Muitos dos escritores naturalistas do século 19 se debruçaram sobre a figura da prostituta, como Zola, Tolstói ou Dostoiévski. Matizaram e dramatizaram moças quase sempre arrastadas do campo para os becos sujos da cidade, empurradas pela miséria. Também nossa literatura se ocupou de personagens desse mundo assombroso, desde Lucíola, de José de Alencar, em que Lúcia é a mulher que “na perdição conserva a pureza d’alma”. Essas mulheres foram o antídoto ao culto da donzela, e a tolerância a sua atividade se baseou na crença de uma espécie de “proteção” às famílias.
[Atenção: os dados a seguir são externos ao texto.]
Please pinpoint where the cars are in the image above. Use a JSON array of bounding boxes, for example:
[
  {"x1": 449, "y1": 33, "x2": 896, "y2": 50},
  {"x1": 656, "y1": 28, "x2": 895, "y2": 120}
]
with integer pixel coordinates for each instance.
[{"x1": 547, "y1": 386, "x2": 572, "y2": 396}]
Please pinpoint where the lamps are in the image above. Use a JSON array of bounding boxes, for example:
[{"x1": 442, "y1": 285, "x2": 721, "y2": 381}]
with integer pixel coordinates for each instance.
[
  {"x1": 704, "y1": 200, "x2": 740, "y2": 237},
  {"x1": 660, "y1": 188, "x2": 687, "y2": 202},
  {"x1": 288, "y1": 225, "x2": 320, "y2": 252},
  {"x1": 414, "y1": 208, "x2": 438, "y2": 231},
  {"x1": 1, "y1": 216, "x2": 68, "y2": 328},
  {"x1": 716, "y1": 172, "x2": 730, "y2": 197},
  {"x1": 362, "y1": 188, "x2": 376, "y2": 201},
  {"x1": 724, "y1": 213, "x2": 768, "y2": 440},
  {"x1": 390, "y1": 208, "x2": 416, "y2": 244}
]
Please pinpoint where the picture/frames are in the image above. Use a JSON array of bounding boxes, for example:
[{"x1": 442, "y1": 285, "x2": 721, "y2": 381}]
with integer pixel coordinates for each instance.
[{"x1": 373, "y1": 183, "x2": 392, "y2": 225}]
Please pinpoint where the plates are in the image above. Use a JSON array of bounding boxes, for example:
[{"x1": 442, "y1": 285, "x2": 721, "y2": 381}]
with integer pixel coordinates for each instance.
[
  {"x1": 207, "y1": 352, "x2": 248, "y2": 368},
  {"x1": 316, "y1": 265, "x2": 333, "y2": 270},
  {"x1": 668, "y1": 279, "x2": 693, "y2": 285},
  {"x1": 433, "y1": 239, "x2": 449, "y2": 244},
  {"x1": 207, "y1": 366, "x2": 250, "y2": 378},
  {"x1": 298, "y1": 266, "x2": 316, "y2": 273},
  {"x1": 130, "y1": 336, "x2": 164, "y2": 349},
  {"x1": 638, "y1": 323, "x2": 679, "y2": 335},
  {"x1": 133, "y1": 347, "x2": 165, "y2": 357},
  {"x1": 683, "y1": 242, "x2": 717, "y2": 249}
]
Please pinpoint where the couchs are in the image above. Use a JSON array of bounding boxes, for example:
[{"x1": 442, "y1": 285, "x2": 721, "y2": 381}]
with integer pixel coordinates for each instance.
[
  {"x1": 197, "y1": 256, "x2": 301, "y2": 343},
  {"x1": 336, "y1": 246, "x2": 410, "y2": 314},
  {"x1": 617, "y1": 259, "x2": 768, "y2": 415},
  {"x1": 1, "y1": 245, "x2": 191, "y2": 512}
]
Em todos os eldorados, corridas de ouro, campos de trabalho ou locais de homens carecentes, elas estiveram ali aos bandos.

No tempo da construção de Brasília, foram atraídas para aquele canteiro de obras repleto de homens, muito deles jovens e solteiros, ou distantes de suas esposas. É possível se pensar que, se não fossem essas mulheres, a historia da construção da cidade teria sido bem mais violenta; elas eram um alívio para a virilidade dos construtores. Faziam parte dos segredos da cidade. Lembro que, quando se dizia as palavras sete quedas, as mocinhas ficavam coradas de pudor. Havia um bordel com esse nome.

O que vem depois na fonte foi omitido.